Otro elemento actual de la propaganda: “ahora tenemos dos Américas; los estados con altas tasas de vacunación y aquellos con tasas bajas; esta división es intolerable; no podemos permitirlo «.
¿Por qué no? Si millones de personas ignorantes insisten en recibir la inyección destructiva y un número menor se niega, y hay estados limítrofes con políticas y tasas de vacunación muy diferentes, entonces la gente tiene una opción.  Vive en el estado A o B.


Pero la elección no es lo que quiere el establecimiento. Por eso se quejan y gimen y advierten sobre dos Américas.
Y desde el comienzo de la operación, sabían que habría estados con tasas de vacunación muy diferentes, y sabían que estarían advirtiendo contra ello.
Pero espera. Hay más. La propaganda describe a las personas / áreas donde las tasas de vacunación son bajas como: sin educación y republicanos, o «personas de color».
Todo el tiempo, la planificación implicó una selección especial de estos grupos. Demonizar a los «republicanos sin educación» y simpatizar con las «personas de color» como víctimas de la desinformación.
“Ustedes, negros e hispanos, no es culpa suya que crean que la vacuna es peligrosa. Los demonios blancos anti-vaxxer te han estado diciendo mentiras «.


¿La suma total de toda esta propaganda? «No queremos, pero para salvar la nación, es posible que tengamos que instituir la vacunación obligatoria».

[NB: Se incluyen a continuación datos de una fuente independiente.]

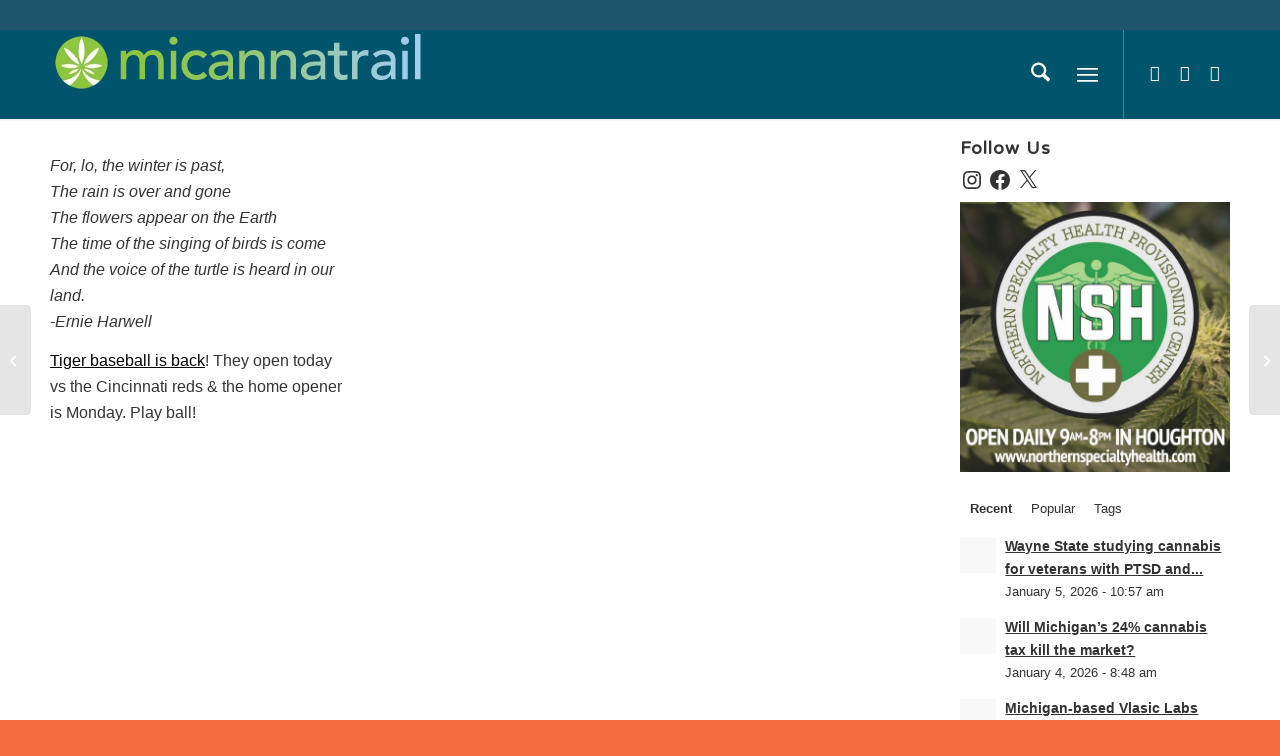

--- FILE ---
content_type: text/css
request_url: https://micannatrail.com/wp-content/uploads/dynamic_avia/avia_posts_css/post-1456.css
body_size: 231
content:
.flex_column.av-3k0vc0-7604311e90863a8ae0083070d40ea9ee{
border-radius:0px 0px 0px 0px;
padding:0px 0px 0px 0px;
}

.flex_column.av-a7m5c-90df53fc24e179dfcc2684eadd3dd5d4{
border-radius:0px 0px 0px 0px;
padding:0px 0px 0px 0px;
}

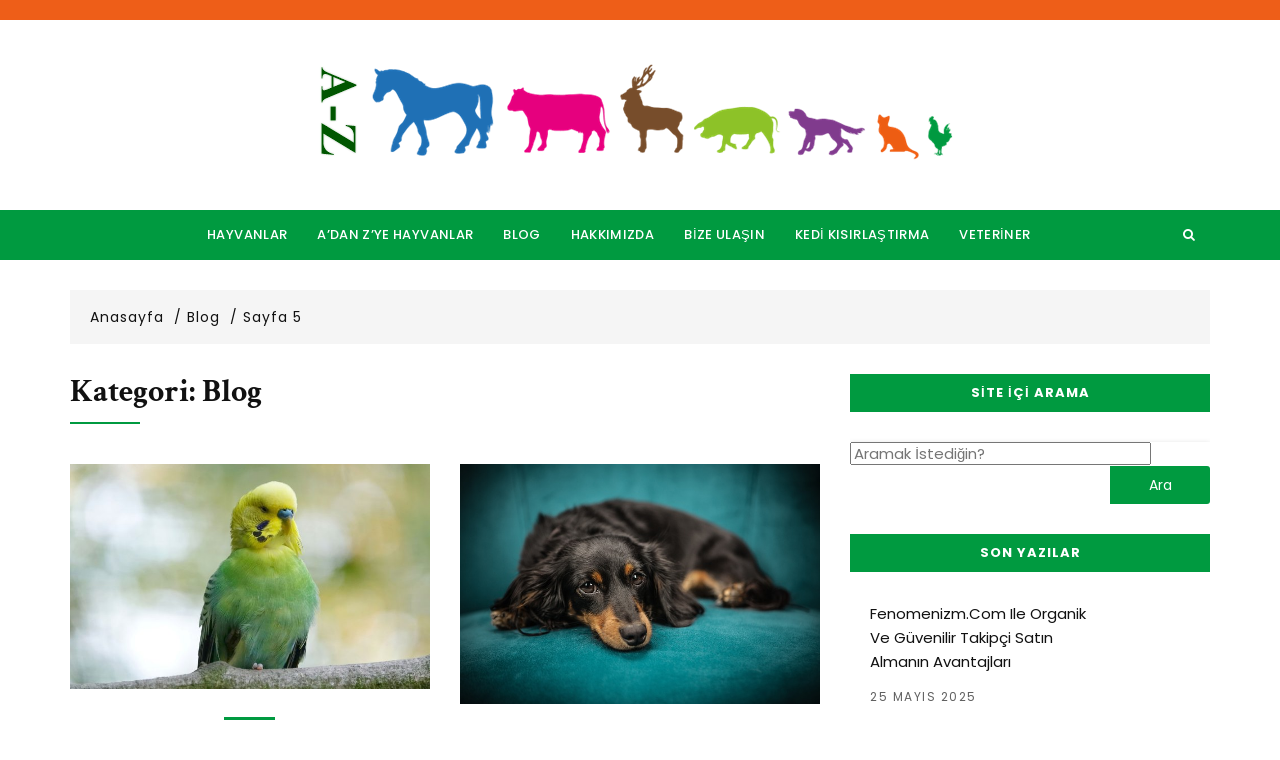

--- FILE ---
content_type: text/html; charset=utf-8
request_url: https://www.google.com/recaptcha/api2/aframe
body_size: 268
content:
<!DOCTYPE HTML><html><head><meta http-equiv="content-type" content="text/html; charset=UTF-8"></head><body><script nonce="GqMwUyes2WKVjg0gnxf97Q">/** Anti-fraud and anti-abuse applications only. See google.com/recaptcha */ try{var clients={'sodar':'https://pagead2.googlesyndication.com/pagead/sodar?'};window.addEventListener("message",function(a){try{if(a.source===window.parent){var b=JSON.parse(a.data);var c=clients[b['id']];if(c){var d=document.createElement('img');d.src=c+b['params']+'&rc='+(localStorage.getItem("rc::a")?sessionStorage.getItem("rc::b"):"");window.document.body.appendChild(d);sessionStorage.setItem("rc::e",parseInt(sessionStorage.getItem("rc::e")||0)+1);localStorage.setItem("rc::h",'1768608730048');}}}catch(b){}});window.parent.postMessage("_grecaptcha_ready", "*");}catch(b){}</script></body></html>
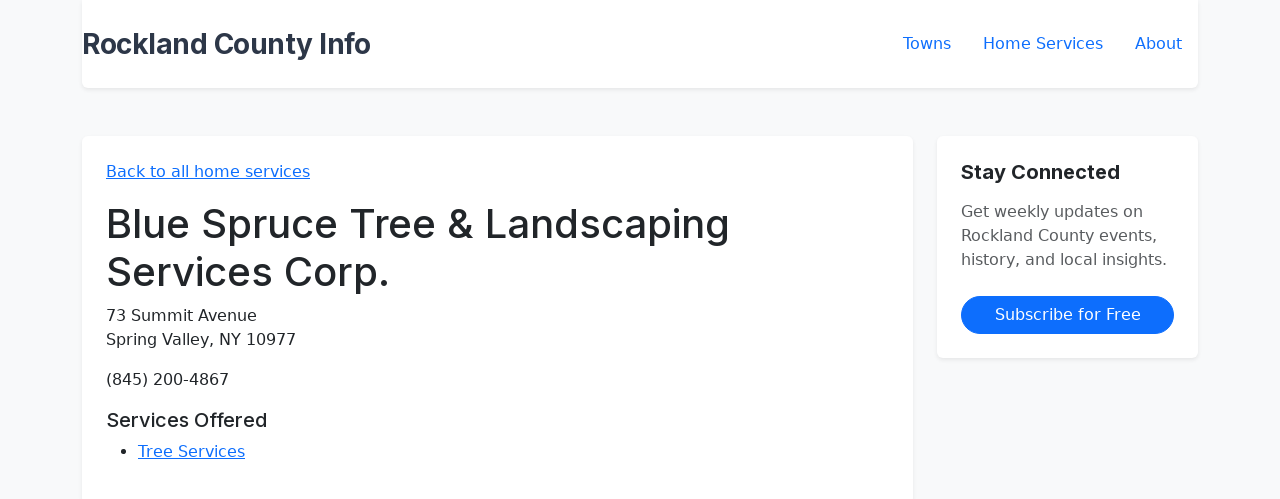

--- FILE ---
content_type: text/html; charset=utf-8
request_url: https://rocklandcounty.info/contractors/blue-spruce-tree-landscaping-services-corp
body_size: 1332
content:
<!DOCTYPE html>
<html>
  <head>
    <title>Blue Spruce Tree &amp; Landscaping Services Corp. | Tree Services in Rockland County, NY</title>
    <meta name="description" content="Tree Services in Rockland County">
    <meta name="viewport" content="width=device-width,initial-scale=1">
    <link href="https://fonts.googleapis.com/css2?family=Inter:wght@400;500;600;700&display=swap" rel="stylesheet">
    <meta name="csrf-param" content="authenticity_token" />
<meta name="csrf-token" content="1v7o158gyFUVYOrUMUHmbB-WoVgfEBc8ZoRXrgU7ocmRnZhNNXSCHl8oq3tSAvkFo1EfuCfsonYqo2qpx6Bq0Q" />
    
    <link rel="stylesheet" href="/assets/application-918d4926b6b10dada812d8331ae3e4b4db688d113a49c0da5c4d5339c001ad92.css" data-turbo-track="reload" />
    

    <link href="https://cdn.jsdelivr.net/npm/bootstrap@5.3.3/dist/css/bootstrap.min.css" rel="stylesheet">
    <script type="importmap" data-turbo-track="reload">{
  "imports": {
    "application": "/assets/application-37f365cbecf1fa2810a8303f4b6571676fa1f9c56c248528bc14ddb857531b95.js",
    "@hotwired/turbo-rails": "/assets/turbo.min-918a6cf2f2be8ed9555c9a11eee69c7dc2f01770802815576efc931876b327fb.js",
    "@hotwired/stimulus": "/assets/stimulus.min-dd364f16ec9504dfb72672295637a1c8838773b01c0b441bd41008124c407894.js",
    "@hotwired/stimulus-loading": "/assets/stimulus-loading-3576ce92b149ad5d6959438c6f291e2426c86df3b874c525b30faad51b0d96b3.js",
    "controllers/application": "/assets/controllers/application-368d98631bccbf2349e0d4f8269afb3fe9625118341966de054759d96ea86c7e.js",
    "controllers/hello_controller": "/assets/controllers/hello_controller-549135e8e7c683a538c3d6d517339ba470fcfb79d62f738a0a089ba41851a554.js",
    "controllers": "/assets/controllers/index-2db729dddcc5b979110e98de4b6720f83f91a123172e87281d5a58410fc43806.js"
  }
}</script>
<link rel="modulepreload" href="/assets/application-37f365cbecf1fa2810a8303f4b6571676fa1f9c56c248528bc14ddb857531b95.js">
<link rel="modulepreload" href="/assets/turbo.min-918a6cf2f2be8ed9555c9a11eee69c7dc2f01770802815576efc931876b327fb.js">
<link rel="modulepreload" href="/assets/stimulus.min-dd364f16ec9504dfb72672295637a1c8838773b01c0b441bd41008124c407894.js">
<link rel="modulepreload" href="/assets/stimulus-loading-3576ce92b149ad5d6959438c6f291e2426c86df3b874c525b30faad51b0d96b3.js">
<link rel="modulepreload" href="/assets/controllers/application-368d98631bccbf2349e0d4f8269afb3fe9625118341966de054759d96ea86c7e.js">
<link rel="modulepreload" href="/assets/controllers/hello_controller-549135e8e7c683a538c3d6d517339ba470fcfb79d62f738a0a089ba41851a554.js">
<link rel="modulepreload" href="/assets/controllers/index-2db729dddcc5b979110e98de4b6720f83f91a123172e87281d5a58410fc43806.js">
<script type="module">import "application"</script>
    <script async defer src="https://scripts.simpleanalyticscdn.com/latest.js"></script>
<noscript><img src="https://queue.simpleanalyticscdn.com/noscript.gif" alt="" referrerpolicy="no-referrer-when-downgrade" /></noscript>
  </head>

  <body class="bg-light">
    <div class="container">
      <header class="py-4 mb-5 bg-white rounded-bottom shadow-sm">
        <nav class="d-flex flex-wrap justify-content-between align-items-center">
          <a href="/" class="text-decoration-none">
            <h1 class="site-title fs-3 fw-bold m-0">Rockland County Info</h1>
          </a>

          <ul class="nav nav-pills gap-3">
            <li class="nav-item">
              <a href="/towns" class="nav-link px-3 rounded-pill">Towns</a>
            </li>
            <li class="nav-item">
              <a href="/services" class="nav-link px-3 rounded-pill">Home Services</a>
            </li>
            <li class="nav-item">
              <a href="/about" class="nav-link px-3 rounded-pill">About</a>
            </li>
          </ul>
        </nav>
      </header>

      <div class="row g-4">
        <div class="col-lg-9">
          <div class="bg-white p-4 rounded shadow-sm">
            
<p><a href="/services">Back to all home services</a></p>

<h1>Blue Spruce Tree &amp; Landscaping Services Corp.</h1>

<p>
  73 Summit Avenue<br/>
  Spring Valley, NY 10977
</p>

<p>(845) 200-4867</p>


<h5>Services Offered</h5>
<ul>
    <li><a href="/services/tree-services">Tree Services</a></li>
</ul>

          </div>
        </div>
        
        <div class="col-lg-3">
          <div class="card border-0 shadow-sm">
            <div class="card-body p-4">
              <h5 class="card-title fw-bold mb-3">Stay Connected</h5>
              <p class="card-text text-muted mb-4">Get weekly updates on Rockland County events, history, and local insights.</p>
              <a href="https://rocklandcountyinfo.beehiiv.com/subscribe" 
                 class="btn btn-primary w-100 rounded-pill fw-medium">
                Subscribe for Free
              </a>
            </div>
          </div>
        </div>
      </div>
    </div>  
  </body>
</html>
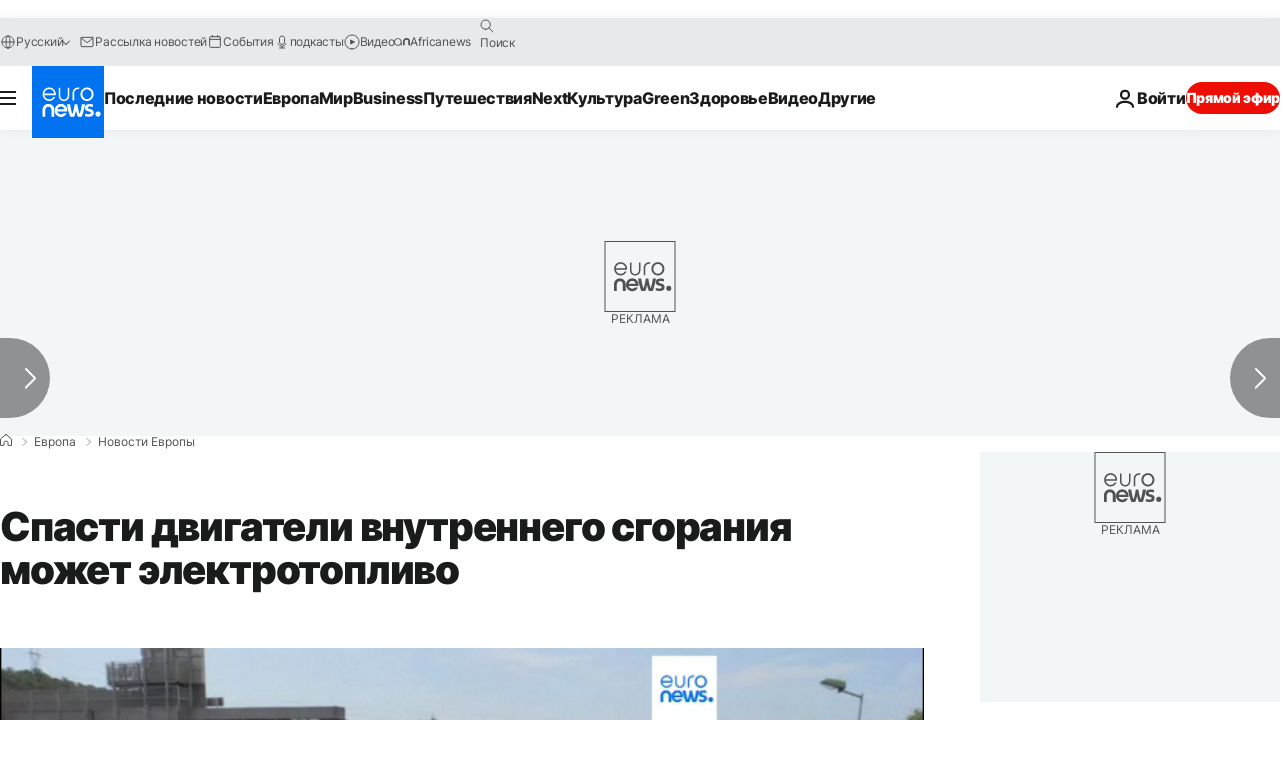

--- FILE ---
content_type: application/javascript
request_url: https://ml314.com/utsync.ashx?pub=&adv=&et=0&eid=84280&ct=js&pi=&fp=&clid=&if=0&ps=&cl=&mlt=&data=&&cp=https%3A%2F%2Fru.euronews.com%2Fmy-europe%2F2023%2F03%2F07%2Feu-video-web-e-fuels-explainer&pv=1769442525033_8q2r3e1zq&bl=en-us@posix&cb=5464099&return=&ht=&d=&dc=&si=1769442525033_8q2r3e1zq&cid=&s=1280x720&rp=&v=2.8.0.252
body_size: 646
content:
_ml.setFPI('3658580951795499023');_ml.syncCallback({"es":true,"ds":true});_ml.processTag({ url: 'https://dpm.demdex.net/ibs:dpid=22052&dpuuid=3658580951795499023&redir=', type: 'img' });
_ml.processTag({ url: 'https://idsync.rlcdn.com/395886.gif?partner_uid=3658580951795499023', type: 'img' });
_ml.processTag({ url: 'https://match.adsrvr.org/track/cmf/generic?ttd_pid=d0tro1j&ttd_tpi=1', type: 'img' });
_ml.processTag({ url: 'https://ps.eyeota.net/pixel?pid=r8hrb20&t=gif', type: 'img' });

El término técnico es «capas de mierda».


En caso de que se haya perdido los últimos 10.000 años de la historia de la humanidad, los líderes políticos siempre han pedido Unidad. Ha sido su estafa básica.
El disentimiento y la libertad de expresión siempre han sido una idea tardía, en lo que respecta a estos elitistas.
Por lo tanto, “algunas personas vacunadas y otras no vacunadas” no tiene nada que ver con la ciencia (sobre todo porque, como he descrito en docenas de artículos, toda la hipótesis de la inmunización es falsa). Más bien, tiene que ver con la desunión.
“No podemos tener división. Destruiría los cimientos de esta gran nación. Debemos censurar la disidencia del consenso artificial «.
La «ciencia» es un arma básica para cancelar y quemar la 1ra Enmienda:
“Sabemos lo que es verdad. Entonces no necesitamos permitir el debate. Es lento, inútil, molesto y dañino. Para ser generosos, podríamos decir que la gente tiene derecho a equivocarse, pero ¿para qué molestarse?
Las falanges de niños demasiado grandes que salen de las universidades sin una idea de lógica o investigación tienen una necesidad especial de afirmar el valor de su educación. Satisfacen esta necesidad exigiendo que todos sigan la ciencia (irreflexiva) que han dominado.
Un obstáculo menor como la 1ª Enmienda puede dejarse de lado como obsoleto.
«La gente solía tener derecho a discutir en los viejos tiempos, antes de que se estableciera la verdad».
Se planificó la narrativa de COVID, desde 2019 hasta este momento. El arte de la propaganda implica hacer que esa narrativa parezca compuesta de respuestas instantáneas a reacciones imprevistas del público.
Y el plan no requiere genio o incluso una recopilación y elaboración de perfiles extensos de datos. Cualquier persona razonablemente inteligente podría esbozarlo en una servilleta durante el almuerzo. ¿Por qué?
Porque cien años de teoría de gérmenes de Rockefeller y mentiras sobre vacunación han preparado a la población para responder a palabras como “brote” y “epidemia” de formas predecibles.